Retype the records below exactly as they stand, omitting the pictures.

_Records contained in a dataset_
- - -

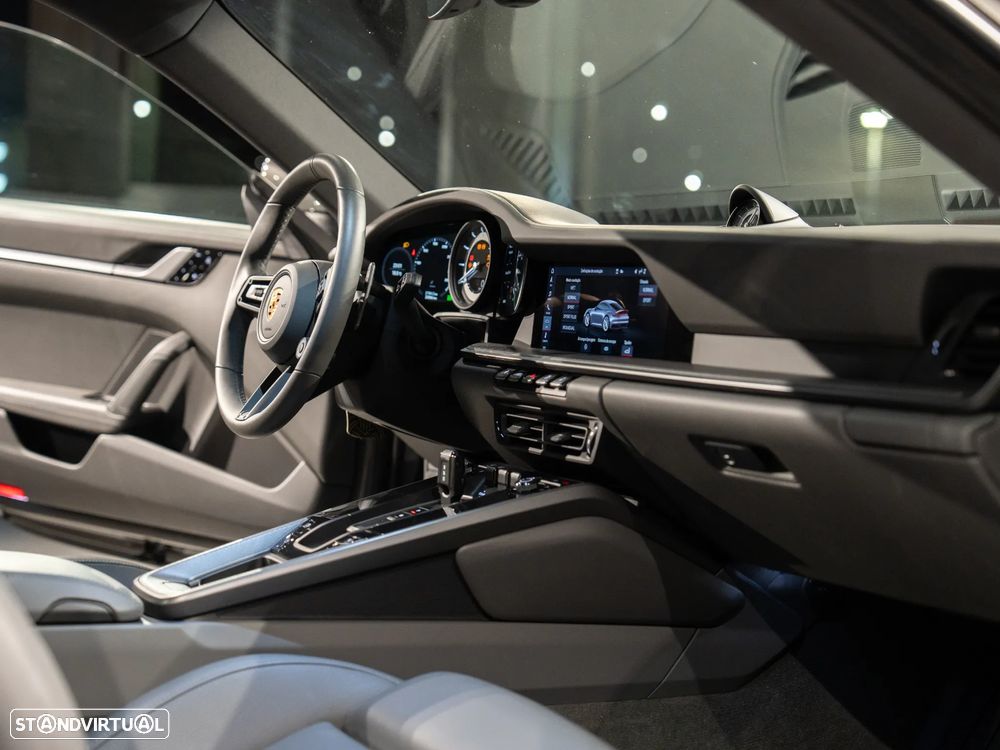 Porsche 911 (992) Carrera 4 PDK - 28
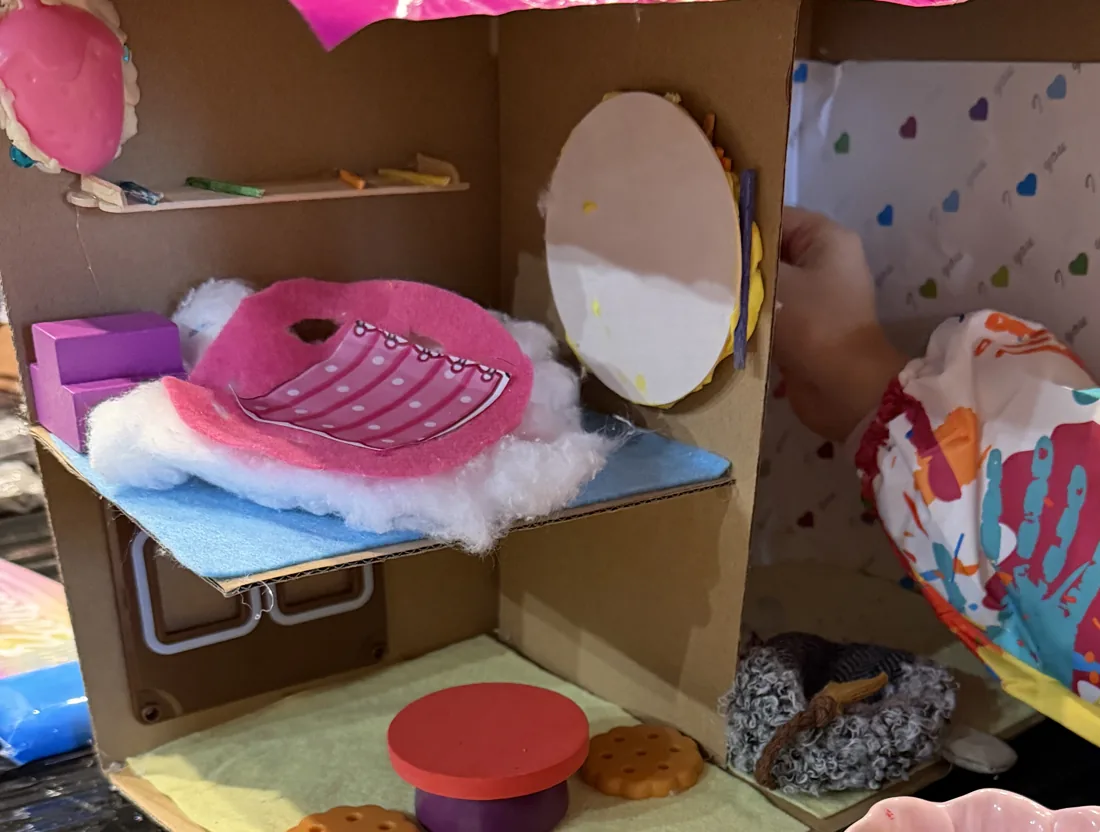 Domek dla lalek — projektujemy pokoje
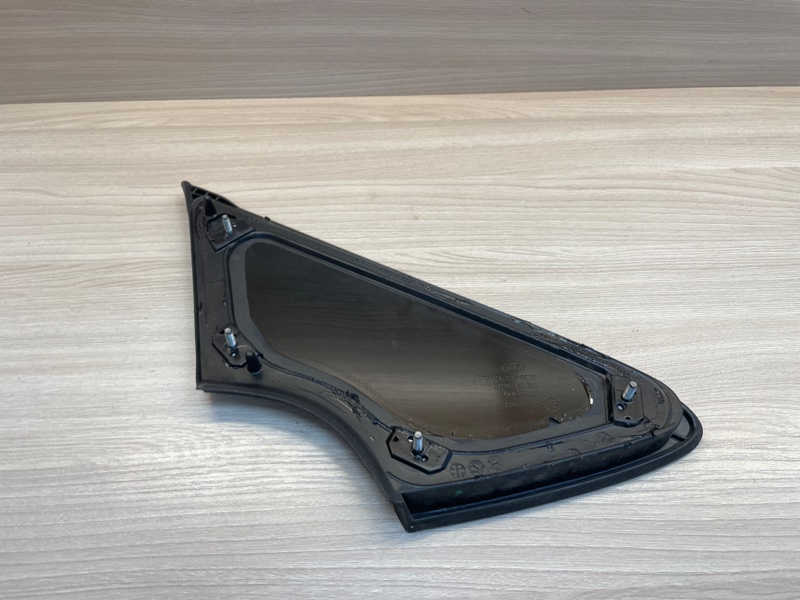 Форточка кузова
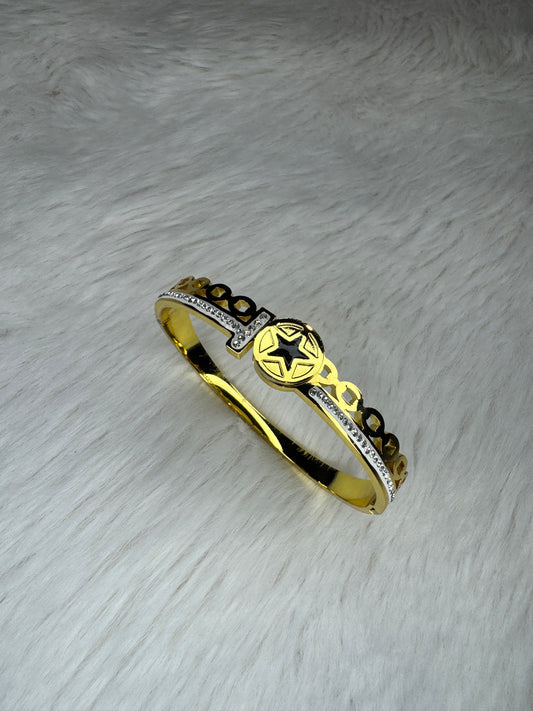 Stella Noir Bracelet Bangle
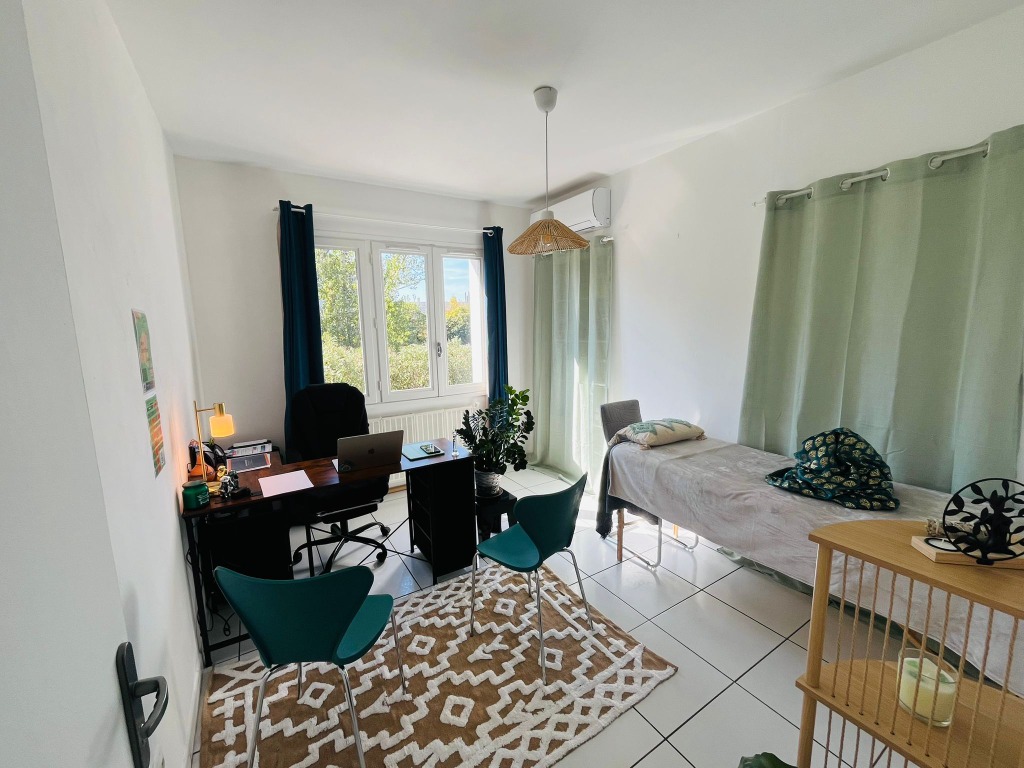 photo cabinet Carine Bidard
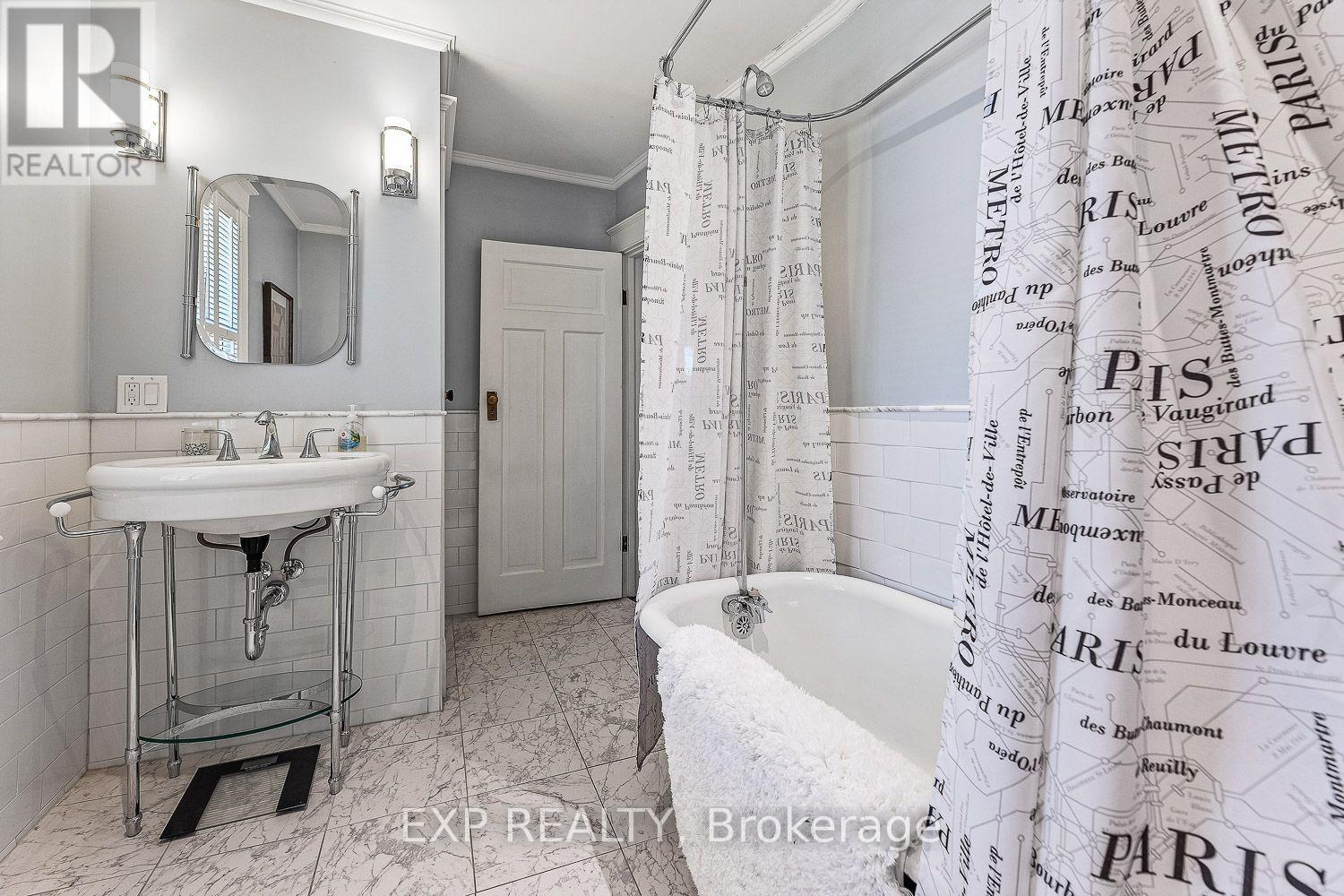 208 LORNE AVENUE - Image 27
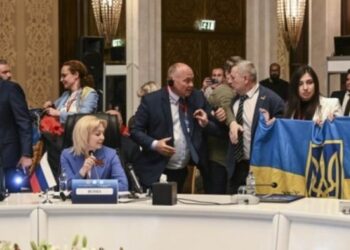 Zyrtarët rusë e ukrainas përleshen në Turqi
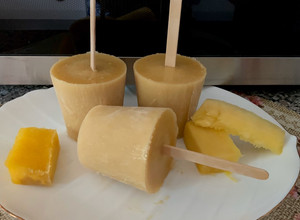 Una foto de Mis deliciosos helados de piña y leche de coco y almendras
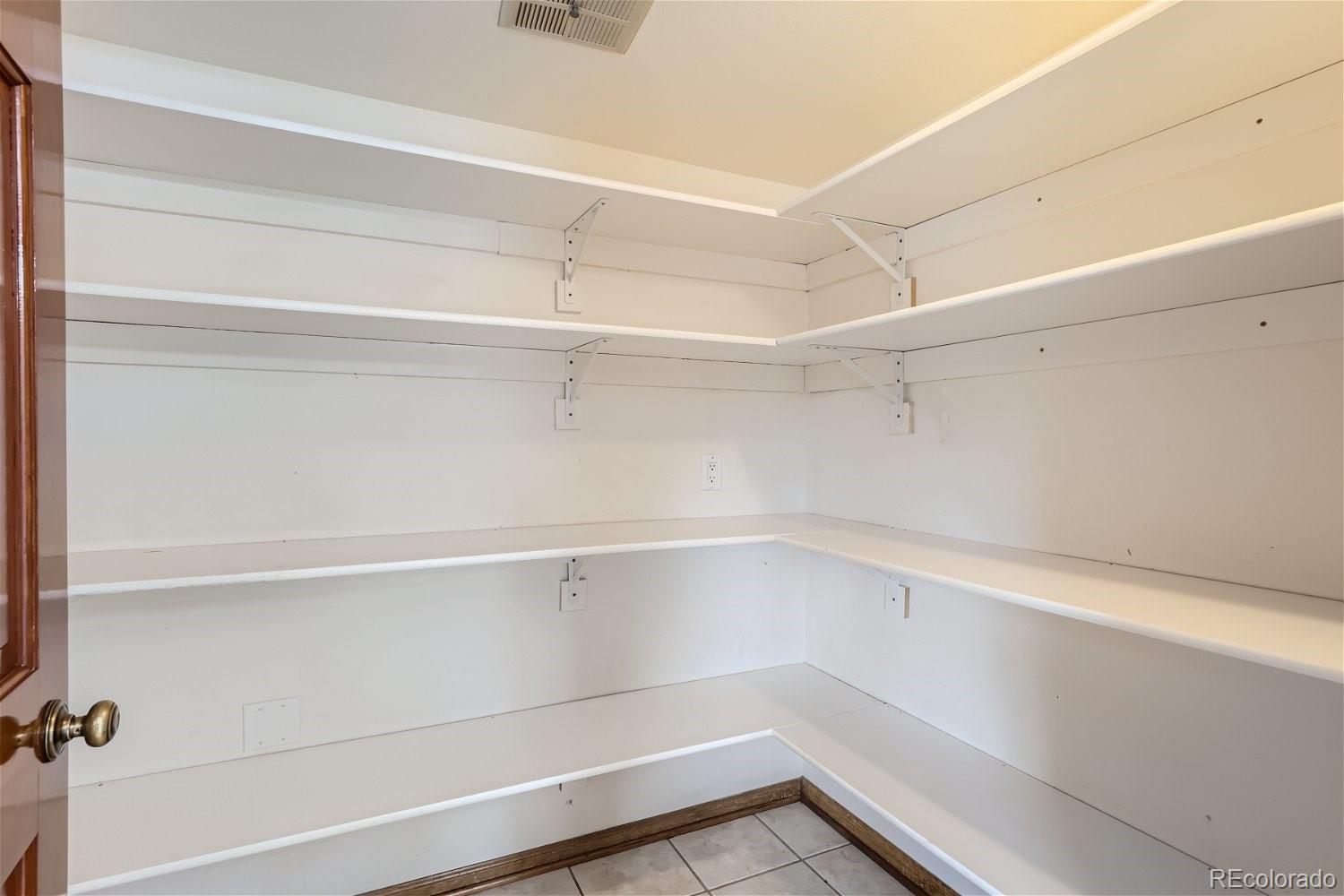MLS Image #35 for 9440  yale lane,highlands ranch, Colorado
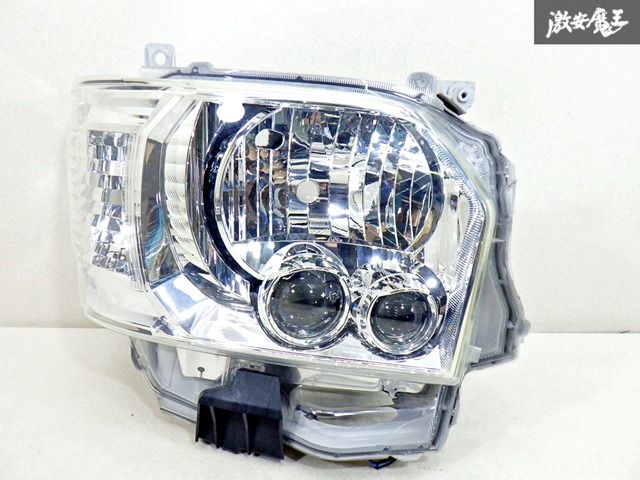 ハイエース 純正ヘッドライト ハイエース 200 4型 5型 6型 純正 ヘッド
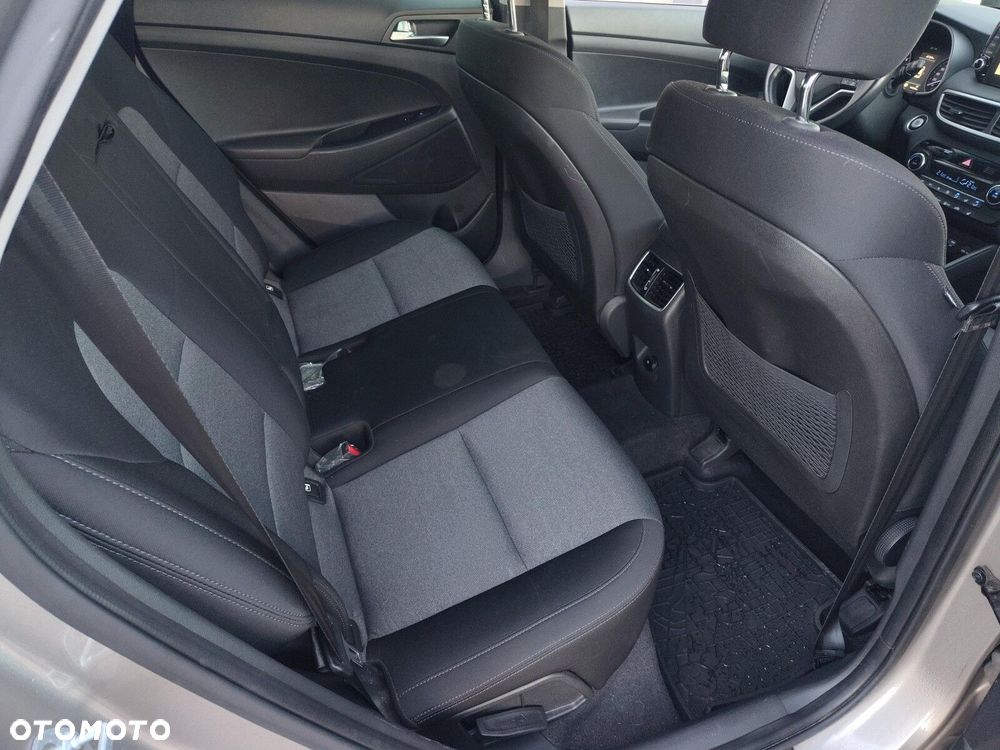 Hyundai Tucson 1.6 GDI BlueDrive Style 2WD - 26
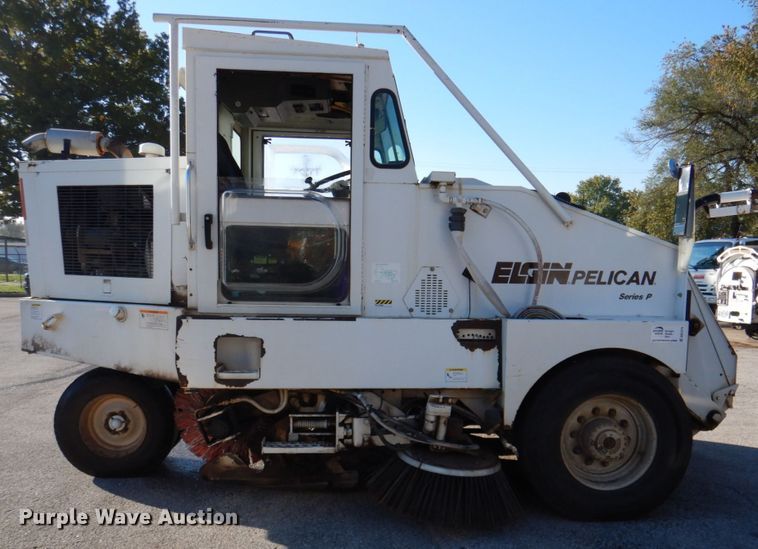 image for item DK1275 1999 Elgin Pelican Series P  sweeper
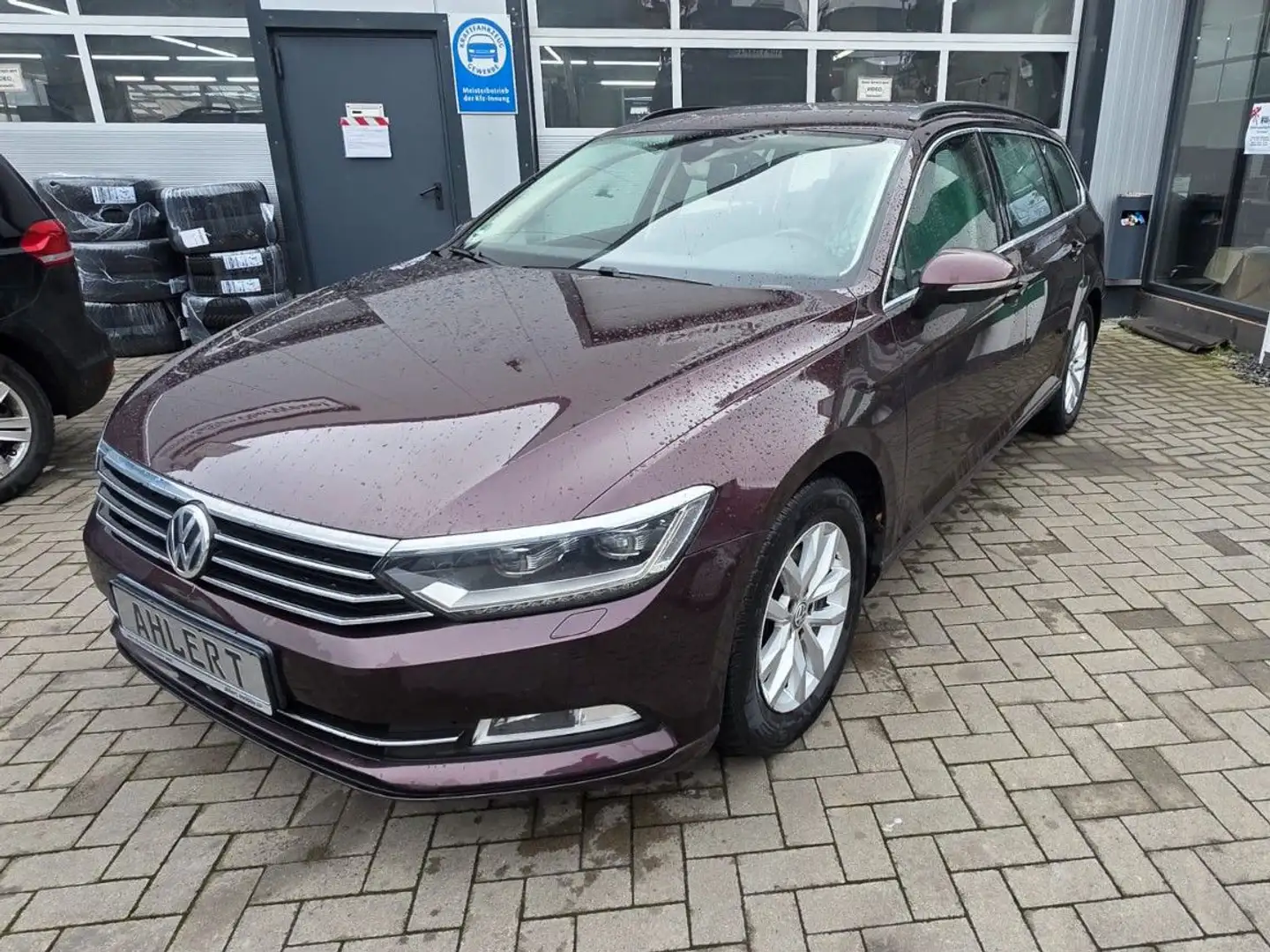 Volkswagen Passat Variant Comfortline BMT/Start-Stopp Rood - 1
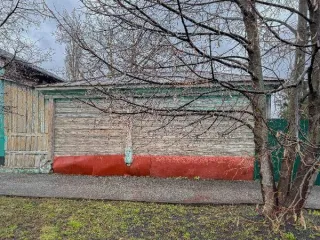 Нежилое помещение (склад) 27,7 кв. м, г. Усмань, Липецкая область Помещение, назначение: нежилое, наименование: склад, площадь 27,7 кв. м., этаж №1, кадастровый номер: 48:16:0470310:78, расположенное по адресу: Липецкая область, Усманский муниципальный округ, г. Усмань, ул. К. Маркса, д.50, пом.1…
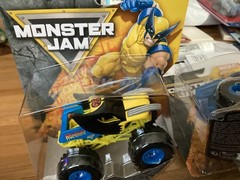 MONSTER JAM 1/64 MARVEL Wolverine * NEW * SERIES 6 * DIECAST Truck * Just Out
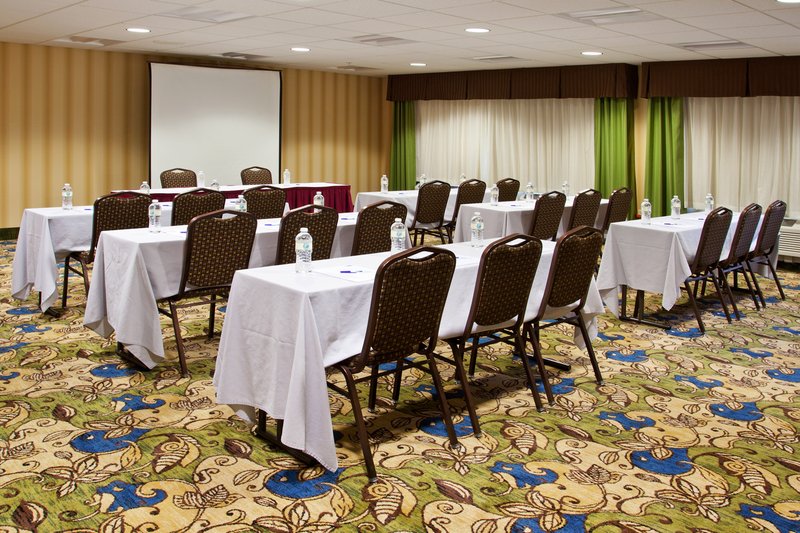 Holiday Inn Express MEADVILLE (I-79 EXIT 147A) - Springboro, PA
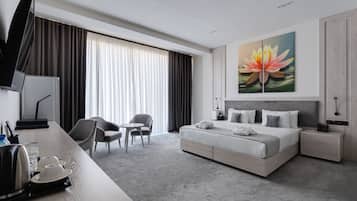 Royal Room | 1 bedroom, minibar, in-room safe, laptop workspace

- - -

_COMPLETED TASK_
 Porsche 911 (992) Carrera 4 PDK - 28
 Domek dla lalek — projektujemy pokoje
 Форточка кузова
 Stella Noir Bracelet Bangle
 photo cabinet Carine Bidard
 208 LORNE AVENUE - Image 27
 Zyrtarët rusë e ukrainas përleshen në Turqi
 Una foto de Mis deliciosos helados de piña y leche de coco y almendras
MLS Image #35 for 9440  yale lane,highlands ranch, Colorado
 ハイエース 純正ヘッドライト ハイエース 200 4型 5型 6型 純正 ヘッド
 Hyundai Tucson 1.6 GDI BlueDrive Style 2WD - 26
 image for item DK1275 1999 Elgin Pelican Series P  sweeper
 Volkswagen Passat Variant Comfortline BMT/Start-Stopp Rood - 1
 Нежилое помещение (склад) 27,7 кв. м, г. Усмань, Липецкая область Помещение, назначение: нежилое, наименование: склад, площадь 27,7 кв. м., этаж №1, кадастровый номер: 48:16:0470310:78, расположенное по адресу: Липецкая область, Усманский муниципальный округ, г. Усмань, ул. К. Маркса, д.50, пом.1…
 MONSTER JAM 1/64 MARVEL Wolverine * NEW * SERIES 6 * DIECAST Truck * Just Out
 Holiday Inn Express MEADVILLE (I-79 EXIT 147A) - Springboro, PA
 Royal Room | 1 bedroom, minibar, in-room safe, laptop workspace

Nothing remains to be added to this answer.